ECOreporter.de: Wenn sie heute durch einen Kunden beauftragt werden; wie lange dauert es dann, bis die Bohrung beginnt?
Josef Daldrup: Ein gutes Jahr wird das dauern. Wir können die aktuelle Nachfrage nicht abdecken.

ECOreporter.de: Wie viele Mitarbeiter sind an einer Bohrung beschäftigt?
Josef Daldrup: Bei geothermischen Bohrungen sind 25 bis 30 Mitarbeiter im Einsatz. Aus technischen Gründen laufen die Anlagen da 24 Stunden durch. Man kann die Bohrung nicht unterbrechen, sie würde zusammen fallen. Kleinere Bohrungen können manchmal aber auch von nur 2 bis 4 Mitarbeiter erledigt werden. Das hängt stark davon ab, wie viele Schichten am jeweiligen Bohrstandort gefahren werden müssen.

ECOreporter.de: Finden Sie genügend qualifizierte Mitarbeiter für das geplante Wachstum?
Josef Daldrup: Das ist ein Problem. Wir sind aber dabei, aggressiv zu schulen und auszubilden und haben die Entwicklung bis jetzt gut im Griff.

ECOreporter.de: Wie lange dauert es bis Sie bei Bohrungen eine Tiefe von 3.000 Metern erreichen? Wie lange braucht es für 5.000 Meter?
Josef Daldrup: Darüber lässt sich keine pauschale Aussage treffen. Es hängt vor allem von der Härte des Gesteins ab. Wenn Sie im Sauerland im Quarzit bohren, dauert es lange. In den Sanden und Tonen der norddeutschen Tiefebene kommen Sie dagegen schnell voran.

ECOreporter.de: Gibt es etwas, das man heute nicht bohren kann?
Josef Daldrup: Nein, mit Diamantkronen kommen Sie überall durch.

ECOreporter.de: Welchen Anteil hatte das Geschäftsfeld geothermische Bohrungen im Geschäftsjahr 2007? Und welchen Anteil soll es laut Ihrer Planung in 3 Jahren haben?
Josef Daldrup: In 2007 kam knapp ein Drittel der Umsätze aus dem Geschäftsbereich Geothermische Bohrungen. Es ist aber noch nicht alles abgerechnet. Die Sparte wird aber deutlich überproportional wachsen, das lässt sich aufgrund unseres Auftragsstandes klar sagen. Unser Ziel liegt bei einem Anteil von 70 Prozent innerhalb von 2 bis 3 Jahren.
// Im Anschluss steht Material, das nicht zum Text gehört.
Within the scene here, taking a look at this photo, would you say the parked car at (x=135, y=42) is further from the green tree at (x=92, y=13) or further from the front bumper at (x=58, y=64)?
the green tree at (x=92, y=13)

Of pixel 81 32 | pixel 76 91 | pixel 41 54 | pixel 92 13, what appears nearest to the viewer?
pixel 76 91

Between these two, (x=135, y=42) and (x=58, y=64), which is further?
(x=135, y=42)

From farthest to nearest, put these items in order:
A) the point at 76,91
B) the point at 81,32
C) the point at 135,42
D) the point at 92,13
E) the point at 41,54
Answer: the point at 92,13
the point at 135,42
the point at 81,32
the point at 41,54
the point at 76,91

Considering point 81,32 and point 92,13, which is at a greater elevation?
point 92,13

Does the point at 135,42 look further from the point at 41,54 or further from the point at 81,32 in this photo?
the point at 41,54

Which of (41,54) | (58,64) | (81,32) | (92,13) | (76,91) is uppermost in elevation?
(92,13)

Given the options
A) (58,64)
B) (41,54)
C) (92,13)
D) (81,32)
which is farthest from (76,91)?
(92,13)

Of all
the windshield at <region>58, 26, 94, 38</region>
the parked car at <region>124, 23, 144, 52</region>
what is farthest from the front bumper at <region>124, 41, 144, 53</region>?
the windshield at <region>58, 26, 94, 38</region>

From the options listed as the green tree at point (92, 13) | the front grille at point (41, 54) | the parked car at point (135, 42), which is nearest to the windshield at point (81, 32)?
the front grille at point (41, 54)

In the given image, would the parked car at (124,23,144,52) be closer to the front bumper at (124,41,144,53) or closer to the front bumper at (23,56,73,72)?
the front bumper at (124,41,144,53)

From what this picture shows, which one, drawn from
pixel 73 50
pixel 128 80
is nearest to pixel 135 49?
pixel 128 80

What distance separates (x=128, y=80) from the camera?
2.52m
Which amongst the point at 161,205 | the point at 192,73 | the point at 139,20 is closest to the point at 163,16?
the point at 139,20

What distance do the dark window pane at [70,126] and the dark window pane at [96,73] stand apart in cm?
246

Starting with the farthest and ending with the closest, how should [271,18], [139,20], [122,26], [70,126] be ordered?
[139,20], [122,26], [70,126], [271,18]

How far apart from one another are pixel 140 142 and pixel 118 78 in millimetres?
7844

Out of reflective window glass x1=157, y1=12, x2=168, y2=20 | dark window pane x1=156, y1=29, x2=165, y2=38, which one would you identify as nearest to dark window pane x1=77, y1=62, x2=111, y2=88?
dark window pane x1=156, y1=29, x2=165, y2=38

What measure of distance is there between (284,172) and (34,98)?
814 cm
ECOreporter.de: Welche Konkurrenten hat Ihr Unternehmen? Woher kommen sie?
Josef Daldrup: Zurzeit gibt es sehr wenig Konkurrenz. Wir rechnen aber damit, dass auf jeden Fall die Isländer kommen werden. Die muss man als Konkurrenten auch ernst nehmen. In Island steckt man den Finger in die Erde und hat Geothermie, die habe jahrzehntelange Erfahrung auf dem Gebiet. Ein bekannteres isländische Unternehmen ist Iceland Drilling; wir erwarten, dass die in nächster Zeit auch an die Börse gehen.
Ansonsten sind die klassischen Öl- und Gasbohrfirmen in der Lage, diese Bohrungen durchzuführen. Solange der Druck auf den Ölpreis anhält, interessieren die sich allerdings weniger für diesen Markt. Das ist eine andere Kultur. Der Öl- und Gasmarkt saugt alles an Kapazitäten ab. In den nächsten Jahren wird es aus dieser Ecke keinen großen Druck auf die Margen geben.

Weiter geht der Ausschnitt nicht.